— Excerpt to read —
....................
My birthday is coming up again, but I want to have a very exclusive party for only the best cryptologists. See if you can solve my challenge, upload 2 valid PDFs that are different but have the same SHA1 hash. They should both have the same 1000 bytes at the end as the original invite. http://mercury.picoctf.net:21110/ invite.pdf
This challenge initially seems extremely difficult if not impossible. The SHAttered collision took the equivalent of 6,500 years of single-CPU computations and 110 years of single-GPU computations for a total cost of approximately $100,000! And this challenge wants us to create our own SHA-1 collision!?!
Looking around online does show that people have reduced the cost and complexity of this attack... but all of the current methods still cost tens of thousands of dollars.
The following summary is adapted from cs-ahmed/Hands-on-SHA1-Collisions-Using-sha1collider. SHAttered (by Stevens et al.) was the first ever practical and public SHA-1 collision between two PDF files. The type of collision they created was a fixed-prefix collision: A collision created by having identical starts of files, followed by distinct, slight differences in a small amount of the files, which is where the collision appears. After the collision is created, all that follows in both files (i.e. the suffixes of the files) must be identical. However, their collision was strategically placed to take advantage of a special property of the JPEG images in the PDFs: JPEG comments. Essentially, both files have the image data embedded inside, they just start displaying the image at at different byte depending on the value of a JPEG comment.
The two PDFs that Google created as part of SHAttered are publically available on the SHAttered website: PDF 1 / PDF 2. However, these files will not meet the criteria for the challenge because they do not have the same 1000 bytes at the end as the original invite. So, lets get the last 1000 bytes from the original invite and append them to both of the SHAttered PDFs.
....................
— Raw records —
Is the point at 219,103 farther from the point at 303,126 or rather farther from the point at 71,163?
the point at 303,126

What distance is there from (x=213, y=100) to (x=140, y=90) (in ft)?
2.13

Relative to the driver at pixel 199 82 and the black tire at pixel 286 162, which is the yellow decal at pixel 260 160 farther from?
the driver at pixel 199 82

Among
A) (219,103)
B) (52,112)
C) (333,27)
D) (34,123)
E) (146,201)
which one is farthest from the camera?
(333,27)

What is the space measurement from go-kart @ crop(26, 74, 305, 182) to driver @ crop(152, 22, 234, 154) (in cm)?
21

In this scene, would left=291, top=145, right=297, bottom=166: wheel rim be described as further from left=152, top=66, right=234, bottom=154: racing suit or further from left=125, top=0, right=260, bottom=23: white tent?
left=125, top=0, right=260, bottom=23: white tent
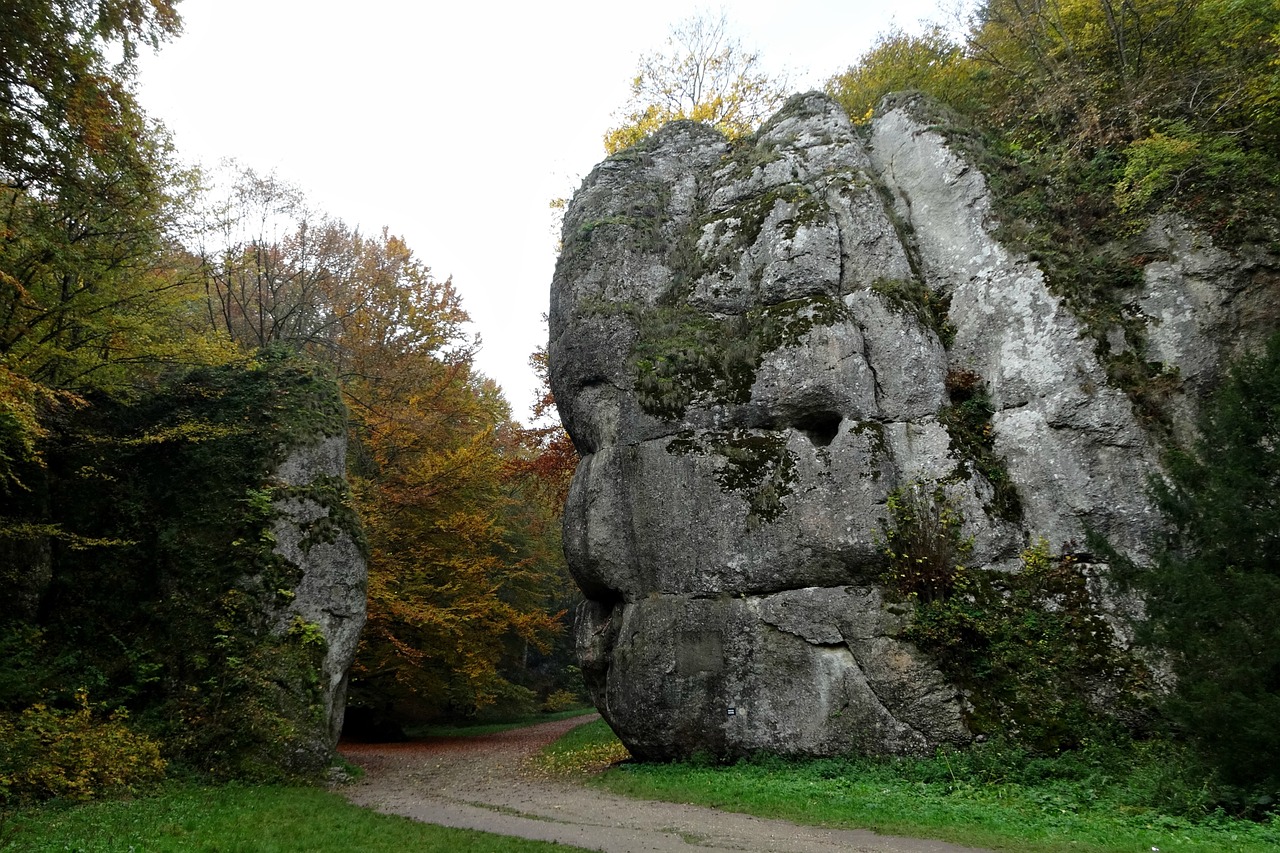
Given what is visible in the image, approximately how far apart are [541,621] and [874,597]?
419 inches

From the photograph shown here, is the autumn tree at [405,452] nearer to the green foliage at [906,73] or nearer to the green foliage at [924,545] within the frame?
the green foliage at [924,545]

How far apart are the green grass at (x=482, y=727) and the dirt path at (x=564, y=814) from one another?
751 centimetres

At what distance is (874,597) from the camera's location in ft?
39.6

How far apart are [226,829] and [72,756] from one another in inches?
124

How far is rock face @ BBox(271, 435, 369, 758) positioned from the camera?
1375 cm

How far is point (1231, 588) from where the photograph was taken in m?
7.71

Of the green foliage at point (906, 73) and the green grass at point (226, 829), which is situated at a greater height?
the green foliage at point (906, 73)

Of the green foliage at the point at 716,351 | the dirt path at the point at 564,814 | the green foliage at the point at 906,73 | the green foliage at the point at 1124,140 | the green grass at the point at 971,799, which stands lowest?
the dirt path at the point at 564,814

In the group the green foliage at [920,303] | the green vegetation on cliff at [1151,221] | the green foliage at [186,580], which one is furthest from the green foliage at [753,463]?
the green foliage at [186,580]

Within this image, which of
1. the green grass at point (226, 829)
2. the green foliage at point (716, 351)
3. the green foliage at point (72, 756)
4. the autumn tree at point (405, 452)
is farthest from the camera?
the autumn tree at point (405, 452)

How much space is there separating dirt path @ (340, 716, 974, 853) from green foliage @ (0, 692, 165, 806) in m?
3.19

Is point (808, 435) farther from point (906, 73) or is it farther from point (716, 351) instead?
point (906, 73)

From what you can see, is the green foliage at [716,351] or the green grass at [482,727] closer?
the green foliage at [716,351]

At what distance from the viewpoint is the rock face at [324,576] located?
1375 centimetres
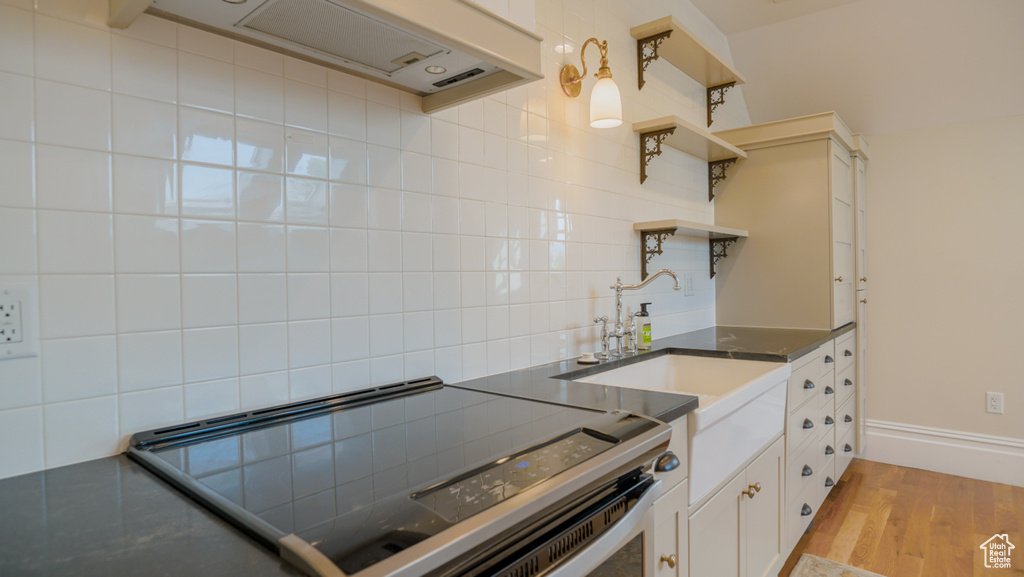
....................
— What to work on —
A – Answer these questions about the SHA-1 challenge write-up:
(i) How many bytes at the end must both uploaded PDFs share with the original invite?
(ii) What was the approximate total cost of the SHAttered collision?
(iii) Which special property of the JPEG images in the PDFs did the SHAttered collision take advantage of?
B – Can you return the entries exactly, everything from the line containing "How much space" down to the end of the entries, leaving the pictures out?

— The answers —
A –
(i) 1000 bytes
(ii) Approximately $100,000
(iii) JPEG comments

B –
How much space is there separating dirt path @ (340, 716, 974, 853) from green foliage @ (0, 692, 165, 806) in m?
3.19

Is point (808, 435) farther from point (906, 73) or is it farther from point (716, 351) instead?
point (906, 73)

From what you can see, is the green foliage at [716,351] or the green grass at [482,727] closer?
the green foliage at [716,351]

At what distance from the viewpoint is the rock face at [324,576] located?
1375 centimetres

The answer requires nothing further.